È confortante sapere che intende rappresentare la sinistra. Peccato, però, che dal suo discorso non si riesca a capire a quale popolo la sua sinistra intenda parlare. Certo, non è colpa sua se è grande amico di Sergio Marchionne o di Oscar Farinetti o di Davide Serra, ma dovrebbe cominciare a intrattenere rapporti amichevoli con qualche operaio da milleduecento euro al mese, con qualche casalinga (semmai meridionale) dedita all’equilibrio di un bilancio familiare monoreddito, con qualche lavoratore pagato a voucher (che lui continua ad apprezzare molto), con qualche giovane con contratto a tempo determinato, con i tanti che il lavoro non lo trovano ma lo vorrebbero; con quelli che fuggono dall’Italia e con quelli che in Italia non tornerebbero nemmeno sotto la minaccia della armi (Poletti d’altro canto la risposta l’ha già data: meglio perderli che trovarli). Nessuno è contro l’innovazione, nessuno pensa di fermare a mani nude la macchina a vapore; nessuno è così ingenuo da non sapere che l’ulteriore sviluppo della robotica determinerà lo “sterminio” di posti di lavoro. Ma proprio per questo da uno che si definisce di sinistra vorremmo l’illustrazione di una visione, di un progetto, di una forma sociale capace non di creare ottimismo beota ma di alimentare fondate speranze di futuro.

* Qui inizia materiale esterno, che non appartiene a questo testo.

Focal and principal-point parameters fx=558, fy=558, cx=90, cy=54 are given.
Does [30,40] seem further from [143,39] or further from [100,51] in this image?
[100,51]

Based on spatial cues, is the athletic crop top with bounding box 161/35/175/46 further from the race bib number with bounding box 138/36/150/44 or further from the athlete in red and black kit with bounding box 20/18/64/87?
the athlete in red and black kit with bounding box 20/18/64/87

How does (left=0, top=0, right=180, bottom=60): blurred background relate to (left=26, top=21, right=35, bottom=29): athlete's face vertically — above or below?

Da un leader della sinistra in grado di valutare il mondo in maniera critica e autocritica ci attenderemmo una analisi concreata sui motivi per i quali da un lato Obama racconta un Paese (gli Stati Uniti) più felice rispetto a otto anni fa, ma dall’altro le persone in carne e ossa impaurite e sfiduciate votano un demagogo come Trump. È in questa dissociazione tra realtà effettiva e realtà narrata che forse si ritrovano alcune delle ragioni che oggi impediscono alla sinistra di tornare a volare. La gente semplicemente non crede a Obama e non crede a Renzi perché le parole possono essere anche belle e affascinanti ma poi c’è la quotidianità che le smentisce. E quel popolo che prima si alimentava con le speranze della sinistra (almeno sino a quando la sinistra è riuscita a tenersi alla larga dal pensiero unico neo-liberista), adesso si affida a chi ne sollecita, anche un po’ perversamente (e improduttivamente), la sorda e rancorosa emotività. Ma sotto quella sorda e rancorosa emotività ci sono problemi reali ai quali né Obama né tantomeno Renzi sono riusciti a offrire delle risposte. Al “mago di Rignano” basta ripetere slogan abusati e alibi sfilacciati come quello di non aver compreso in tempo il significato politico del voto del 4 dicembre (bisogna ammettere: ci vuole un bel coraggio, visto che il primo a dare alla consultazione un significato politico è stato proprio lui tanto da indurre persino il suo king maker, Napolitano, a consigliargli una attenuazione dei toni), per dare un senso alla sua attuale vicenda politica. Conclusione: Renzi è tornato (ammesso e non concesso che sia mai andato realmente via); tranquilli, però: non è cambiato.

antoniomaglie

2 thoughts on “Renzi è tornato. Tranquilli: non è cambiato

  1. Uno scritto così, una volta sarebbe finito a caratteri cubitali nella bacheca di partito. Purtroppo oggi non c’è traccia di socialismo, sinistra… e tantomeno di bacheche; peccato. E’ comunque un piacere leggerlo.

  2. Rettifico: non c’è traccia di socialismo a parte questo blog e Risorgimento Socialista… Cordiali saluti.